Effect of Chewing vs Swallowing Ticagrelor on Platelet Inhibition in Patients With ST-Segment Elevation Myocardial Infarction: A Randomized Clinical Trial.

IMPORTANCE

Dual anti-platelet therapy represents standard care for treating patients with ST-segment elevation myocardial infarction (STEMI). Ticagrelor is a direct-acting P2Y12 inhibitor and, unlike clopidogrel and prasugrel, does not require metabolic activation.

OBJECTIVE

To evaluate whether chewing a loading dose (LD) of ticagrelor, 180 mg, vs traditional oral administration of an equal dose enhances platelet inhibition at 30 minutes and 1 hour after LD administration in patients with STEMI.

DESIGN, SETTING, AND PARTICIPANTS: A randomized clinical trial was conducted in adults aged 30 to 87 years from May to October 2016 in a large tertiary care center. Analyses were intention-to-treat.

INTERVENTIONS

Fifty patients with STEMI were randomized to either chewing an LD of ticagrelor, 180 mg, or standard oral administration of an equal dose.

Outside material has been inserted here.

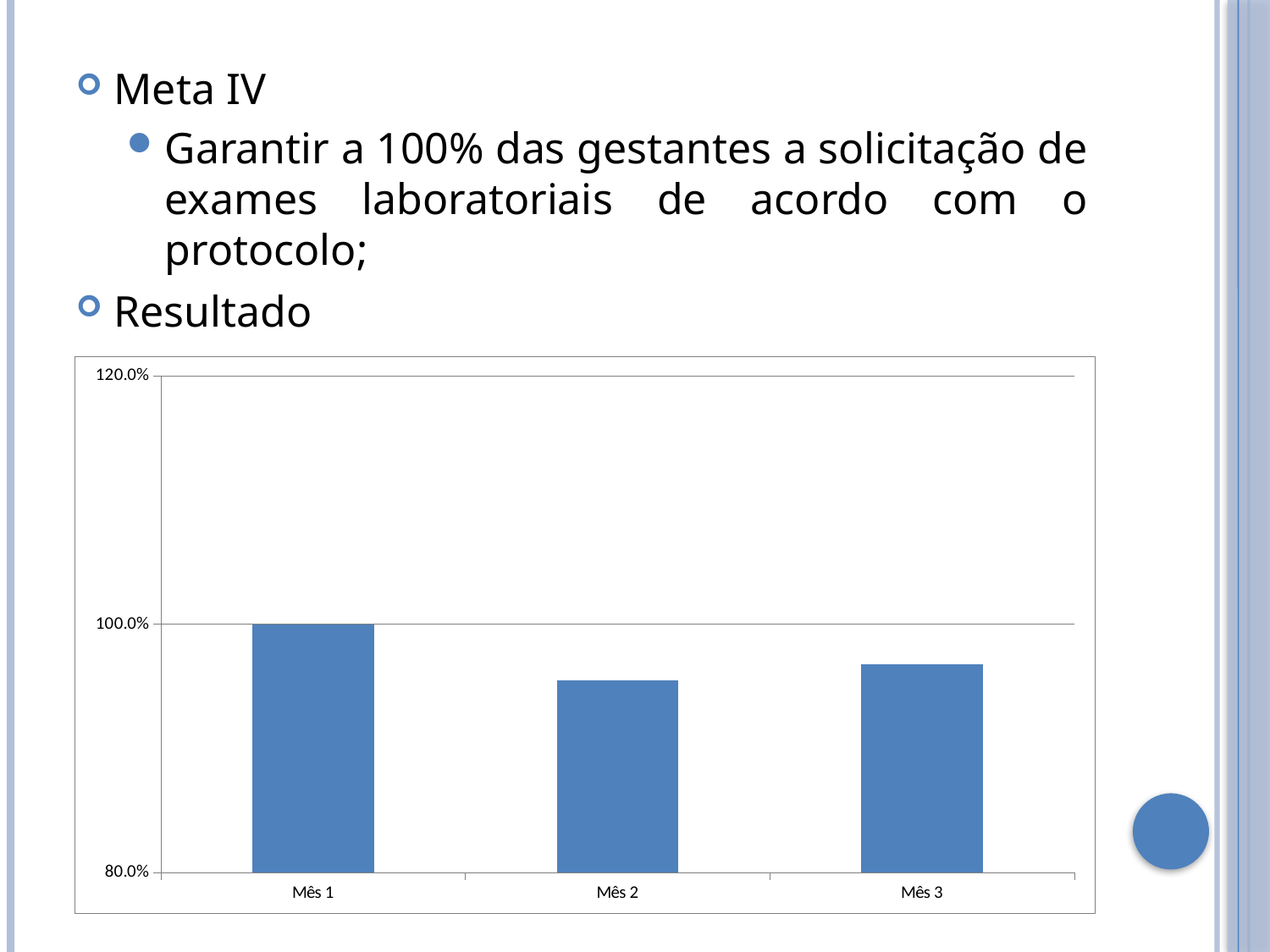
Does the value rise or fall from Mês 1 to Mês 2? fall Is the value for Mês 3 greater or less than 100.0%? less What kind of chart is shown on the slide? bar chart Which month has the highest value? Mês 1 Is the value for Mês 2 greater or less than 80.0%? greater Which is larger, the value for Mês 2 or the value for Mês 3? Mês 3 Which is larger, the value for Mês 1 or the value for Mês 2? Mês 1 Which month has the lowest value? Mês 2 How many categories (bars) does the chart show? 3 Is the value for Mês 2 greater or less than 100.0%? less What is the value for Mês 1? 100.0% What is the highest value shown on the vertical axis? 120.0%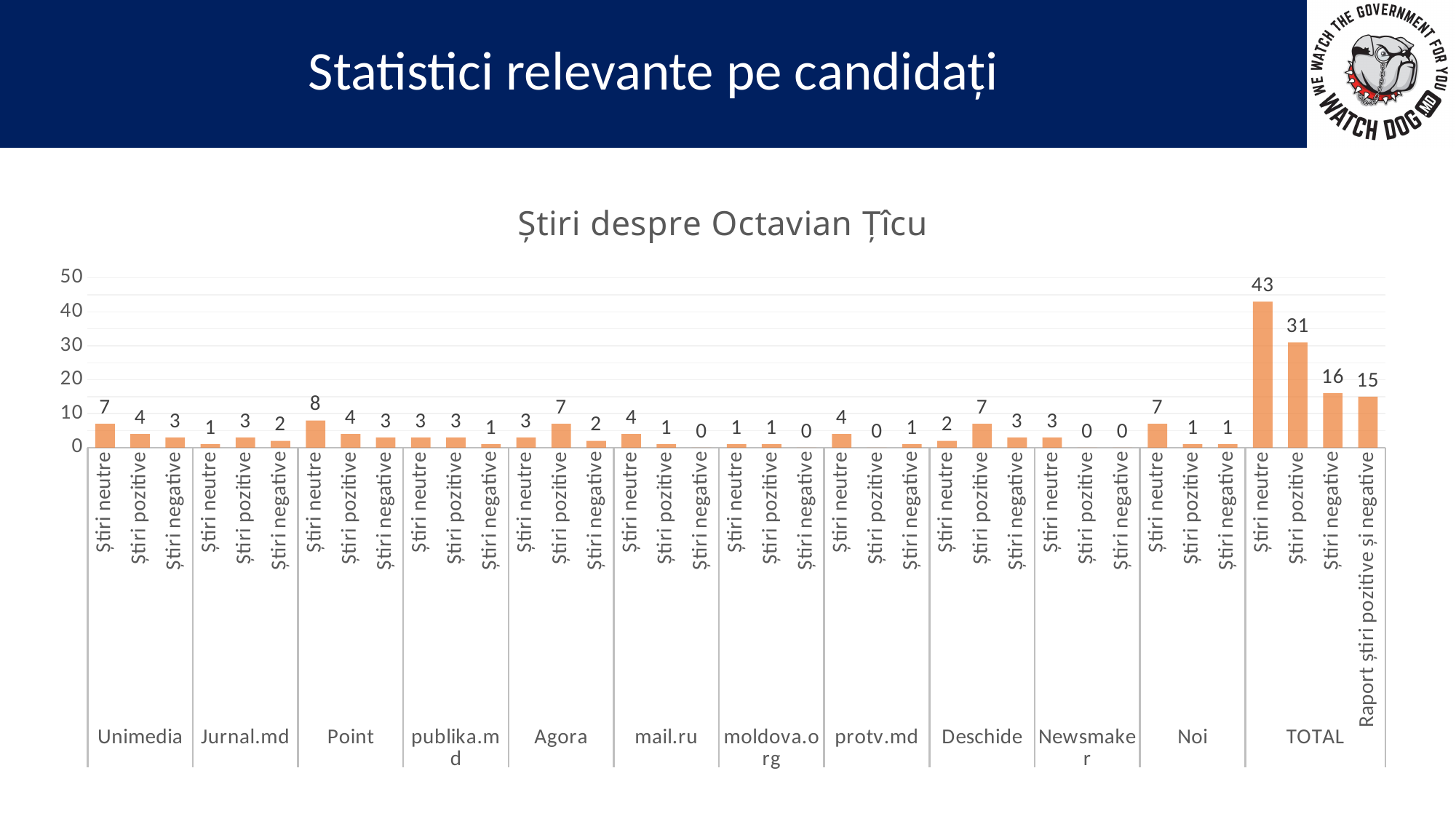
What is the value for Știri negative at mail.ru? 0 Which is larger: Știri neutre at Unimedia or Știri neutre at Jurnal.md? Știri neutre at Unimedia What is the value for Știri neutre at Point? 8 What is the title of the chart? Știri despre Octavian Țîcu What is the value for Raport știri pozitive și negative in the TOTAL group? 15 How many news outlet groups, including TOTAL, are shown on the x axis? 12 What is the value for Știri negative in the TOTAL group? 16 What is the difference between Știri neutre and Știri pozitive in the TOTAL group? 12 Which bar has the highest value in the chart? Știri neutre (TOTAL) What is the value for Știri pozitive at Agora? 7 What kind of chart is shown on the slide? Bar chart Is the value for Știri pozitive in the TOTAL group greater or less than 20? greater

MAIN OUTCOMES AND MEASURES

P2Y12 reaction units were evaluated using VerifyNow (Accumentrics) at baseline, 30 minutes, 1 hour, and 4 hours after LD.

RESULTS

Baseline characteristics were similar in both groups. The mean (SD) of P2Y12 reaction units in the chewing group compared with the standard group at baseline, 30 minutes, 1 hour, and 4 hours after ticagrelor LD were 224 (33) vs 219 (44) (95% CI, -16.77 to 27.73; P = .26), 168 (78) vs 230 (69) (95% CI, -103.77 to -19.75; P = .003), 106 (90) vs 181 (89) (95% CI, -125.15 to -26.29; P = .005), and 43 (41) vs 51 (61) (95% CI, -36.34 to 21.14; P = .30), respectively. Platelet reactivity in the chewing group was significantly reduced by 24% at 30 minutes after LD (95% CI, 19.75 to 103.77; P = .001). The relative inhibition of platelet aggregation in the chewing vs the standard group were 51% vs 10% (95% CI, 13.69 to 67.67; P = .005) at 1 hour and 81% vs 76% (95% CI, -12.32 to 16.79; P = .24) at 4 hours, respectively. Major adverse cardiac and cardiovascular event rate at 30 days was low (4%) and occurred in 1 patient in each group (95% CI, 0.06 to 16.93; P > .99).

CONCLUSIONS AND RELEVANCE

Chewing an LD of ticagrelor, 180 mg, in patients with STEMI is feasible and facilitates better early platelet inhibition compared with a standard oral LD. Larger studies are warranted to see if our preliminary findings translate into clinical outcomes.

TRIAL REGISTRATION

clinicaltrials.gov Identifier: NCT02725099.